INSTRUCTION A:
Please return every line of the records that contains the string "farther".

** Begin QUOTED PASSAGE **

If your friend likes the guitar, try not to hate on it too much. As long as it plays and sounds awesome, let him enjoy it.


----------



## Yoshi (May 17, 2009)

Wait, when did they change the BFG from Ash to Mahogany??


----------



## budda (May 17, 2009)

hufschmid said:


> Because of the price 2149$ for that amount. anybody can get a top notch perfectly set up and playable guitar without any flaws....



there's one thing though. if he wanted something else, he would have got something else.

that's the truth, and you all need to deal with it. If I want a gibson, i'll get one. if i want something else, i'll get something else.

if he hates it later, so be it. he got what he asked for.


----------



## hufschmid (May 17, 2009)

budda said:


> there's one thing though. if he wanted something else, he would have got something else.
> 
> that's the truth, and you all need to deal with it. If I want a gibson, i'll get one. if i want something else, i'll get something else.
> 
> if he hates it later, so be it. he got what he asked for.



Actually no, he was expecting something else, a decent Gibson to play on and not a BFG, nobody told him about those finish problems and especially not that they are considered to be ''normal'' by Gibson....

Thats the thing, he got a little too exited when he was reading the name Gary Moore on the headstock and like many others bought this crap....

Good thing is the music shop gave his money back and will find an other deal for him, possibly a second hand Gibson which will be 1 million times better....



soliloquy said:


> but who can prove that there is something wrong with that neck joint?



I can, I'm a guitar maker, no guitar maker in the world would build a guitar which has a fingerboard going into the body with a 2mm gap on the edges.... 

If the great Orville would still be alive, he would go down there and beat the living hell out of some people responsable for the actualy production... This is total blasfemy to Orville's original work and an insult to his name


----------



## drmosh (May 17, 2009)

that is fucking atrocious.


----------



## budda (May 17, 2009)

shoulda just bought a standard or studio *sigh*


----------



## lefty robb (May 17, 2009)

This Gibson Epic Fail gets 4 out of 5 Ed Romans...


----------



## sevenstringj (May 17, 2009)

hufschmid said:


> Actually no, he was expecting something else, a decent Gibson to play on and not a BFG, nobody told him about those finish problems and especially not that they are considered to be ''normal'' by Gibson....



I suppose that's what you get when you buy a guitar simply because a semi-famous guitarist has his name on it. 



hufschmid said:


> I can, I'm a guitar maker, no guitar maker in the world would build a guitar which has a fingerboard going into the body with a 2mm gap on the edges....
> 
> If the great Orville would still be alive, he would go down there and beat the living hell out of some people responsable for the actualy production... This is total blasfemy to Orville's original work and an insult to his name



I've never seen the top of a body overlap the fretboard anyway, so what's the big deal? The joint itself looks solid.

If your friend didn't like the "flaws" and brought it to you to confirm, then that's cool. But if he was digging it until you called out the "flaws" then that kinda sucks.


----------



## ZeroSignal (May 17, 2009)

I find it hilarious that Gibson can make a disgusting amount of money from _lowering_ their quality control and making even shittier guitars and people just lap it up. Some people are just fools, plain and simple.

** End QUOTED PASSAGE **

INSTRUCTION B:
Write the next part of the Gibson guitar thread above, starting after its final post.

** Begin PROVIDED DATA **

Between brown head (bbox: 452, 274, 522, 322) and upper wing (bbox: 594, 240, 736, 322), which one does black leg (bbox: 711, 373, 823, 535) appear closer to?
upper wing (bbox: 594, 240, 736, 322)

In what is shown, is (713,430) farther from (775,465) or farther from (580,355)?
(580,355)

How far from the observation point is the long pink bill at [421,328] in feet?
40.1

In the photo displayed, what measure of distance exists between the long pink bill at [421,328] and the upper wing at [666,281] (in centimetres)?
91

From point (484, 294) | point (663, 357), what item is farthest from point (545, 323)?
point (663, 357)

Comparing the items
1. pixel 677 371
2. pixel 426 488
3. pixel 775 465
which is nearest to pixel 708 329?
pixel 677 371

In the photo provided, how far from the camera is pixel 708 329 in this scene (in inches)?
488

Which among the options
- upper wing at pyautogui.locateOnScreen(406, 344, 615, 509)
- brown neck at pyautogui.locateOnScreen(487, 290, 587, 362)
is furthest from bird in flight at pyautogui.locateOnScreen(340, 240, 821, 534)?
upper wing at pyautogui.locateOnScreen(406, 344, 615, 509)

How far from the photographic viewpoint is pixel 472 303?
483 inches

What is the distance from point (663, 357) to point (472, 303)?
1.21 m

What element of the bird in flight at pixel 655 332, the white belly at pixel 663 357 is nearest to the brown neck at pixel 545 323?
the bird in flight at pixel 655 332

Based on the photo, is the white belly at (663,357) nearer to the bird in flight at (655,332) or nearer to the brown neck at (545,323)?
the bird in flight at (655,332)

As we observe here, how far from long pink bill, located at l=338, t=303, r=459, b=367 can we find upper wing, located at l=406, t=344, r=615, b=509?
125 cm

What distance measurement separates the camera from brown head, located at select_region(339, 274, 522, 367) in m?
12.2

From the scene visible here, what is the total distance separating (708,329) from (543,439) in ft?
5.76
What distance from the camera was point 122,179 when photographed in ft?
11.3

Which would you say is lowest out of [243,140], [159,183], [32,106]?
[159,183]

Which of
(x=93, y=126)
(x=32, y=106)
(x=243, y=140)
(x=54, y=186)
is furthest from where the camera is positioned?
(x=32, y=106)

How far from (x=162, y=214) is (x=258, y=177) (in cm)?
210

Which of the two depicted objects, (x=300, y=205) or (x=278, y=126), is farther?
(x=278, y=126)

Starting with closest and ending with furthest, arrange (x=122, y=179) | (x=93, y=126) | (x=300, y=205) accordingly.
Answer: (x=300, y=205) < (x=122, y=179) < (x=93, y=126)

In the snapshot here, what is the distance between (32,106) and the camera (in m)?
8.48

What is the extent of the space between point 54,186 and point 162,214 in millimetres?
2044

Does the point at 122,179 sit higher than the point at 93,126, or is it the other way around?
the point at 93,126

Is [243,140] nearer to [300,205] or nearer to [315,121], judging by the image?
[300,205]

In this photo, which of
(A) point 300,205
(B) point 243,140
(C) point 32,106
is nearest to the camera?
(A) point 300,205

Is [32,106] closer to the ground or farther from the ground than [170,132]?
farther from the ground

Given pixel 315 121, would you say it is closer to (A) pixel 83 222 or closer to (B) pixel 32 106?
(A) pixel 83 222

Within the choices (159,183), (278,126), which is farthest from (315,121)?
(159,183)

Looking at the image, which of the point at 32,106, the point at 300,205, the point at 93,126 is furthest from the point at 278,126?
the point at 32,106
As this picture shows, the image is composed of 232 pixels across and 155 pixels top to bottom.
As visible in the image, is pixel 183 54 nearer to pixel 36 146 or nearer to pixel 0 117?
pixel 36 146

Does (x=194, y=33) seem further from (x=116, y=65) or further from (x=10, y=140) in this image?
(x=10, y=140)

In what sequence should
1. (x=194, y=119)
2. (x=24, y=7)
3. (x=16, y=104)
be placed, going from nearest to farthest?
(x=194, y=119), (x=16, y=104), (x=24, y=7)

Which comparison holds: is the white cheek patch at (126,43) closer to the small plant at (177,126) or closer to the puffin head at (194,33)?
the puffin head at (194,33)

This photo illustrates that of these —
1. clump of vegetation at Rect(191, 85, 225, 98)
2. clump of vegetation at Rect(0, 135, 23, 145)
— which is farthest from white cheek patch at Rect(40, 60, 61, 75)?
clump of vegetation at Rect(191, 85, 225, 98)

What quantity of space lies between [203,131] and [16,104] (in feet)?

** End PROVIDED DATA **

TASK ANSWER A:
In what is shown, is (713,430) farther from (775,465) or farther from (580,355)?
Which of the two depicted objects, (x=300, y=205) or (x=278, y=126), is farther?
Is [32,106] closer to the ground or farther from the ground than [170,132]?
farther from the ground

TASK ANSWER B:
----------



## hufschmid (May 17, 2009)

sevenstringj said:


> I've never seen the top of a body overlap the fretboard anyway, so what's the big deal? The joint itself looks solid.



Really? The big deal = the action is now so high that its unplayable, but maybe this is considered to be normal since anyway this guitar will be played by non refined players so they wont notice anything....









sevenstringj said:


> If your friend didn't like the "flaws" and brought it to you to confirm, then that's cool. But if he was digging it until you called out the "flaws" then that kinda sucks.



Thats kind of inventing things I have not said in my first post.....

Did you read my last post? He was not expecting that thype of guitar, he wanted a Gibson, not a piece of crap...

And he had no idea about this BFG story, nor did I, nor did the salesman, over here its a little different, the marketing of unpersonal brands does not exist, this guitar was probably put it that shop by a representent of the brand, you need ''so much'' gibsons in a shop in order to have the right to sell the brand....



sevenstringj said:


> I suppose that's what you get when you buy a guitar simply because a semi-famous guitarist has his name on it. :rolleyes



Indeed very sad...


----------



## Harry (May 17, 2009)

Absolute turdnoxious


----------



## MF_Kitten (May 17, 2009)

what the hell is going on here? what did they do there???

man, hufschmid, you should build a super-hawt les paul-shaped guitar with a quilted maple top and mahogany body, and just make it ten times more sexy than this piece of shit, and make it with your usual raw/distressed kind of look... the guy who came up with the BFG would pee himself and cry, and maybe gary moore would buy it from you to replace his gibson


----------



## hufschmid (May 17, 2009)

I'm not a legend 

I cant produce such amazing guitars


----------



## MF_Kitten (May 17, 2009)

you´re legend enough to make a BFG the right way!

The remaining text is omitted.